The first-order effective rate constant is a function of the intensity of light, quantum yield, and molar absorptivity, as described in the methods, which provides additional insight into the photodegradation of the NB and CMR hydrogels._{^{45, 56}} The normalization of the first-order effective rate constants by the light intensity provides a more direct comparison of how differences in molar absorptivity and quantum yield of the NB and CMR photocleavable moieties affect photodegradation. As expected, based on their respective molar absorptivity, faster degradation was observed for NB hydrogels with 365 nm, whereas faster degradation was achieved for CMR hydrogels with 400 – 500 nm light. The ability to rapidly degrade CMR crosslinked hydrogels with visible light highlights the power of using a single ring substitution over multiple ring substitutions when adding functional handles for integration within hydrogel crosslinks. Interestingly, despite higher light absorbance at 365 nm, the CMR hydrogels degraded slower than the NB₃₆₅ hydrogels (Table S1); this likely owes to the differences in the quantum yield of the distinct photocleavable groups at the respective irradiation wavelengths. Indeed, it has been reported that the NB-azide small molecule has a quantum yield of approximately 0.053,_⁴¹ whereas a small molecule CMR, of similar structure to the one used here, had a reported quantum yield of 0.03._⁵⁸ This highlights the balance between molar absorptivity and quantum yield that dominates the degradation rate of these moieties and accordingly the importance of the wavelength of light selected for irradiation. These parameters are essential for controlling the photodegradation properties of these systems, whether for use as therapeutic delivery depots or cell culture scaffolds.

Photodegradation of optically thick hydrogels.

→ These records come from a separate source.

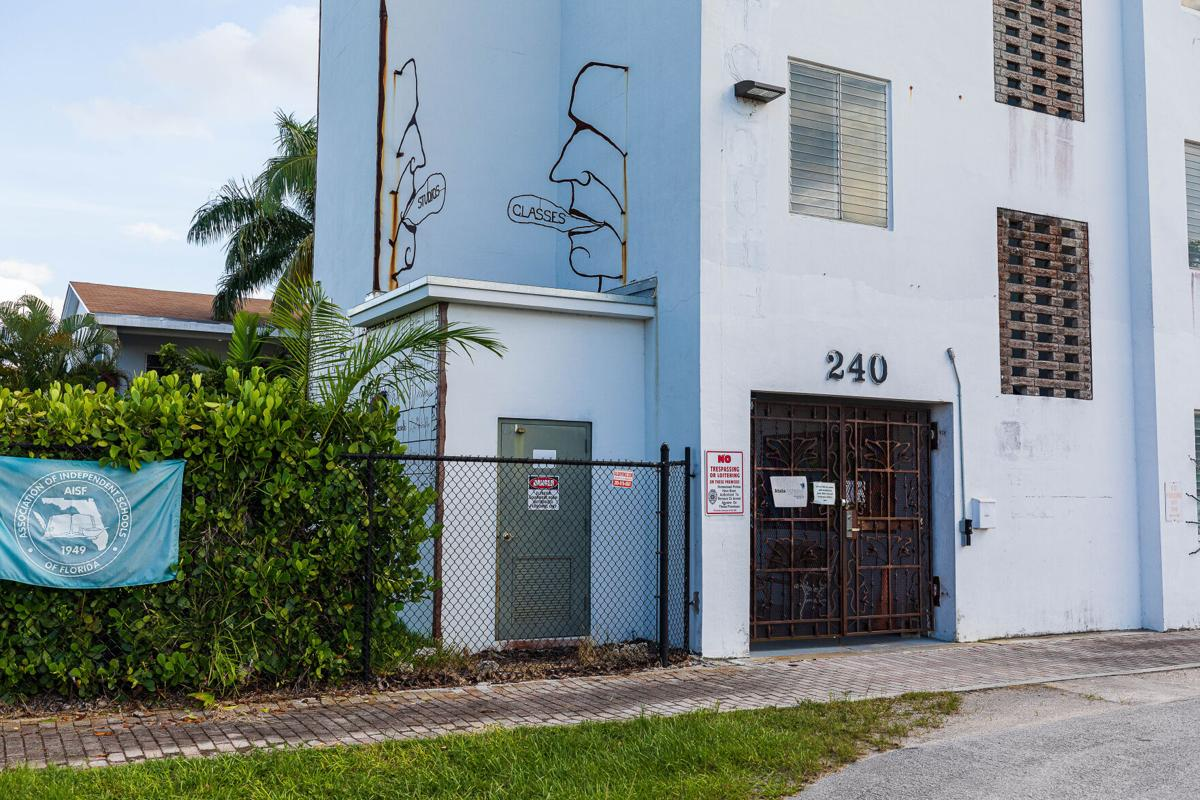 The scrolled iron work doors of Atala Montessori School for Creative Expression will open as they take extra health and safety measures in their phased re-opening.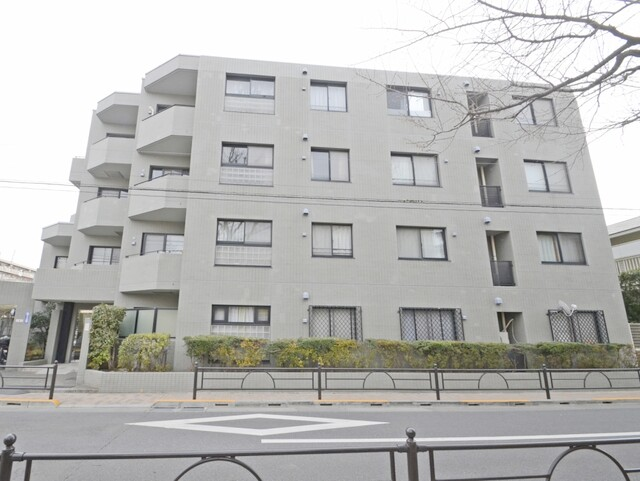 都立家政ガーデンハウス 3階 65.67㎡ (中村橋駅)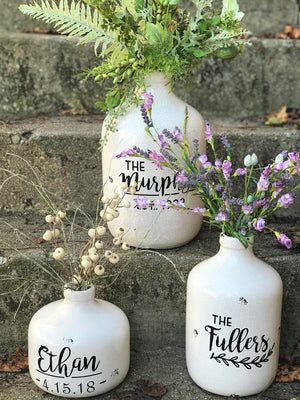 Large Personalized Ceramic Jug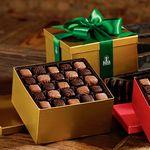 Custom Classic Gift Box 25 pcs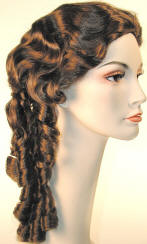 Southern Belle Wig-Ms. Scarlett with skin top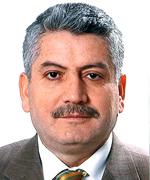 Prof.Dr. MUSA EKEN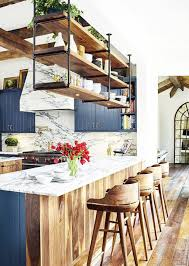 vintage kitchen island kitchen modern and rustic kitchen island 20 vintage kitchen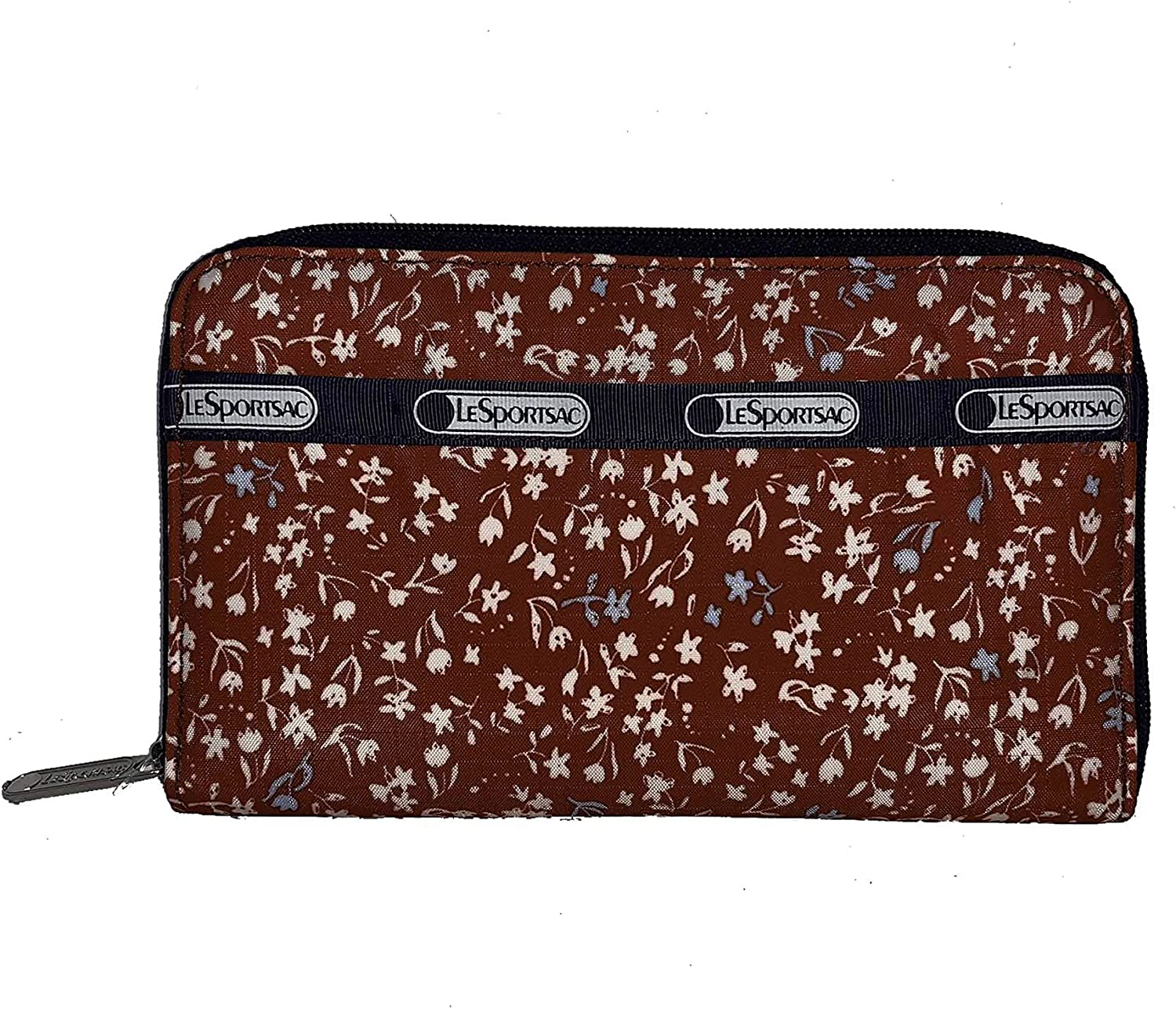 LeSportsac Lily Wallet (Sailing Floral Red)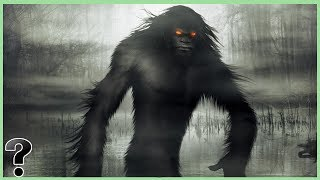What If The Boggy Creek Monster Was Real?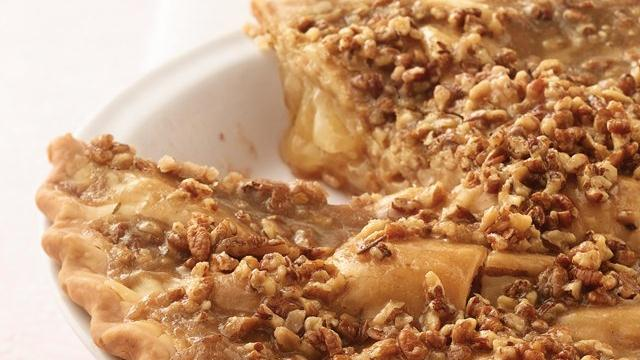 Image of Apple Praline Pie, Pillsbury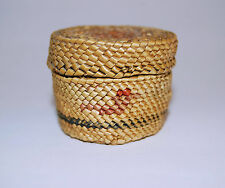 Antique Makah Nootka Miniature Basket With Lid Sea Grass & Cedar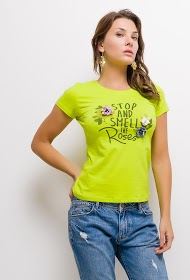SOVOGUE t-shirt stop and smell the roses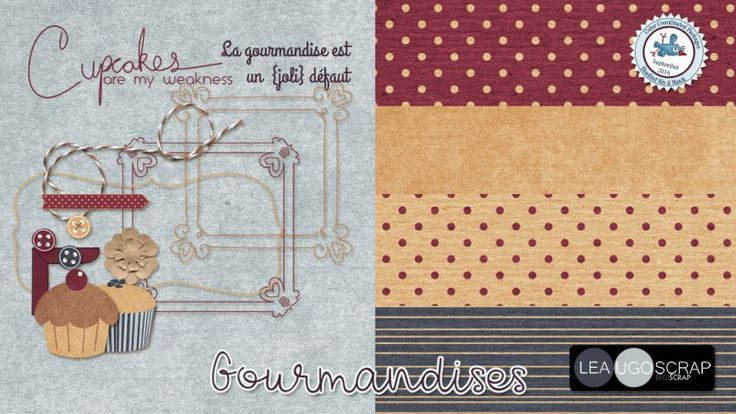 Gourmandises - BlueBird Mix And Match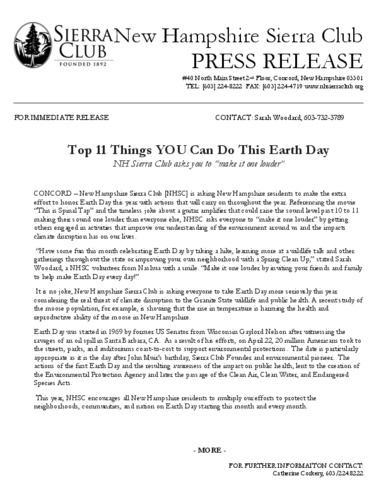 NHSC%20News%20Release%20Earth%20Day%20Tips%202013_final.pdf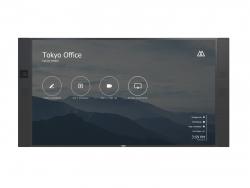 Monitor interaktywny NEC InfinityBoard 2.0 86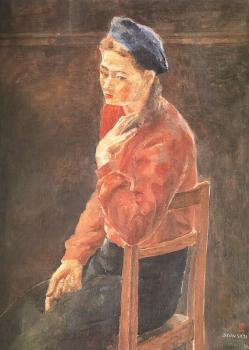 A Woman in a Beret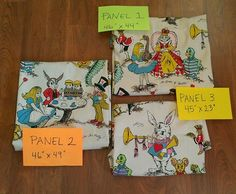 84 Best Alice In Wonderland Fabrics Ideas Images Disney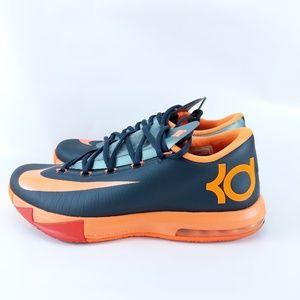 Nike KD 6 VI Anthracite Orange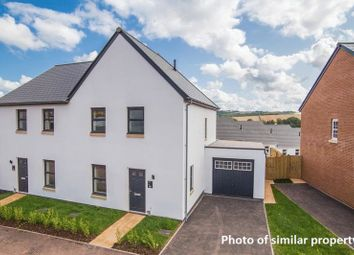 Thumbnail 3 bed semi-detached house for sale in Tarka Way, Crediton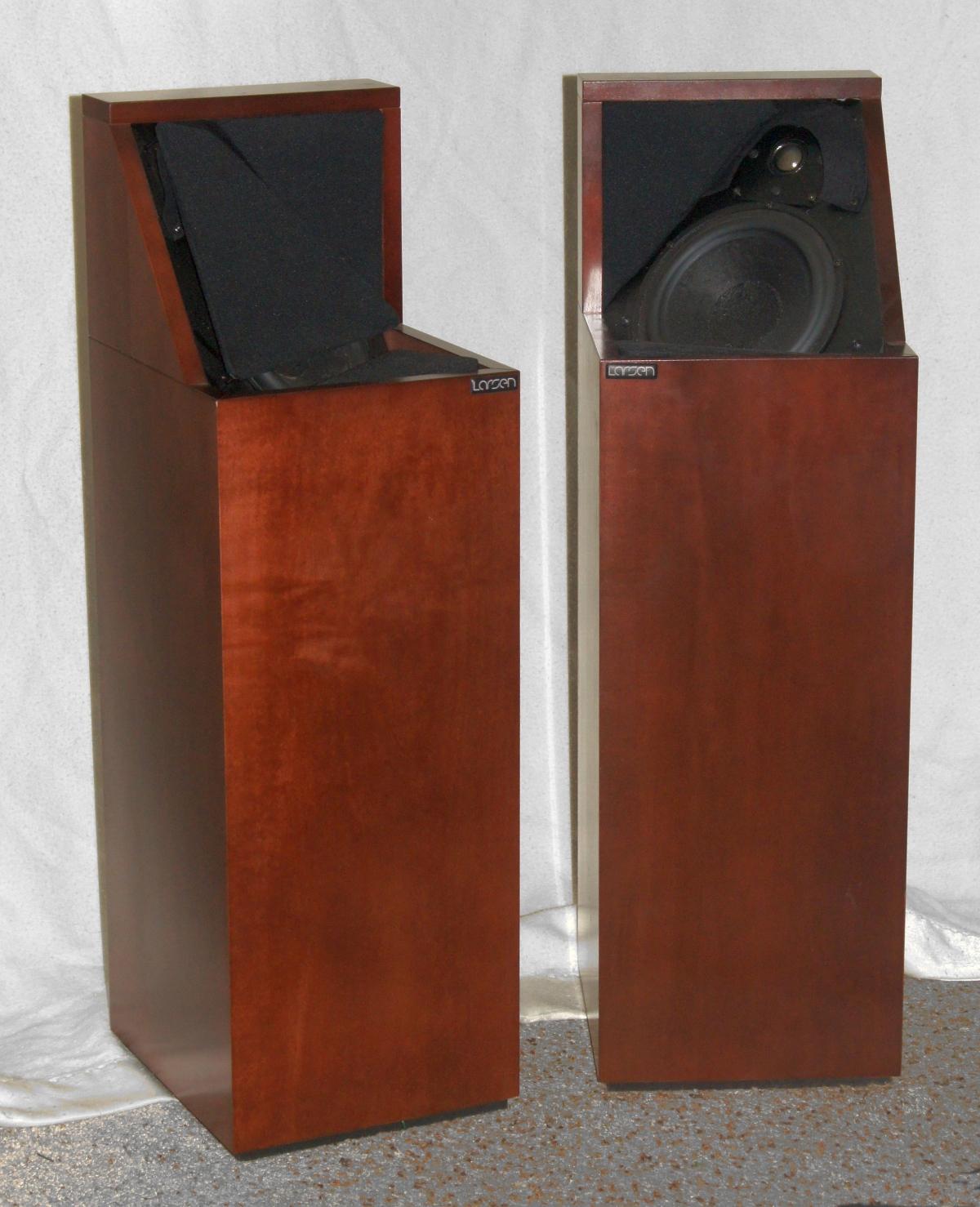 Larsen Model 6.2 Loudspeakers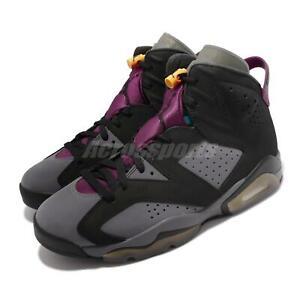 Nike Air Jordan 6 Retro AJ6 Bordeaux Black Grey Men Basketball Shoes CT8529-063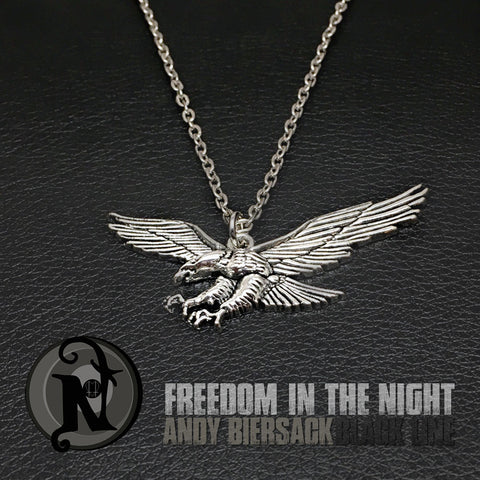 Freedom in the Night NTIO Necklace by Andy Biersack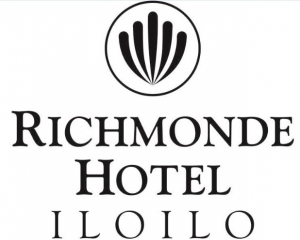Richmonde Hotel - Iloilo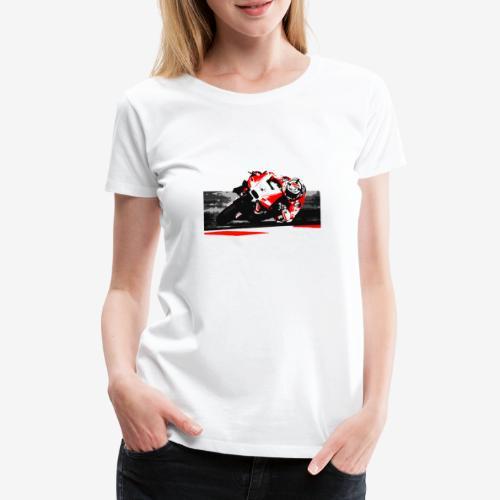 DM t shirt superbike red moto artwork png - T-shirt Premium Femme
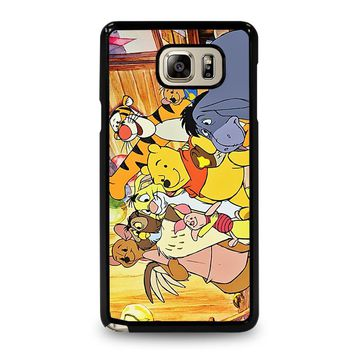 WINNIE THE POOH AND FRIENDS Disney Samsung Galaxy Note 5 Case Cover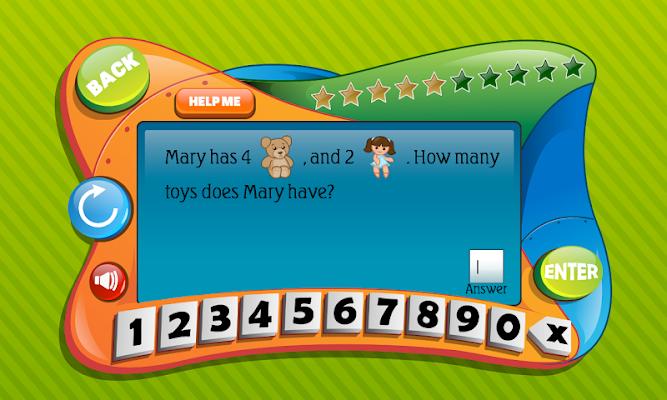 First Grade Math - screenshot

Optically thick equilibrium swollen hydrogels can be used as depots for therapeutic release via light-driven erosion. Hydrogels with high light absorbances have limited to no light transmission through the entirety of the hydrogel sample geometry, resulting in degradation through a surface erosion mechanism (i.e., linear decreases in hydrogel volume over time). This mechanism arises due to the incident light being significantly absorbed as it traverses through the sample, leading to degradation of the top layers before sufficient light has reached lower layers and thereby erosion of the hydrogel surface occurs in a layer-by-layer fashion._{^{26, 56}} Alternatively, if a hydrogel is considered optically thin, the light penetrates the full sample thickness leading to degradation throughout the bulk of the hydrogel {i.e., decrease in bulk crosslink density and with a concomitant increase in hydrogel volume over time until reverse gelation). In practice, the photodegradation of thick samples, such as the mm-thick cylindrical disks studied here (average hydrogel height of 1.25 mm and diameter of 5.5 mm after equilibrium swelling), will be a complex mixture of bulk degradation and surface erosion depending on the selected photolabile moiety and irradiation wavelength._⁵⁶ To investigate these effects, NB and CMR hydrogels were degraded in black 96-well plates by light applied to the hydrogel surface with buffer exchanges and volume measurements every 2.5 minutes.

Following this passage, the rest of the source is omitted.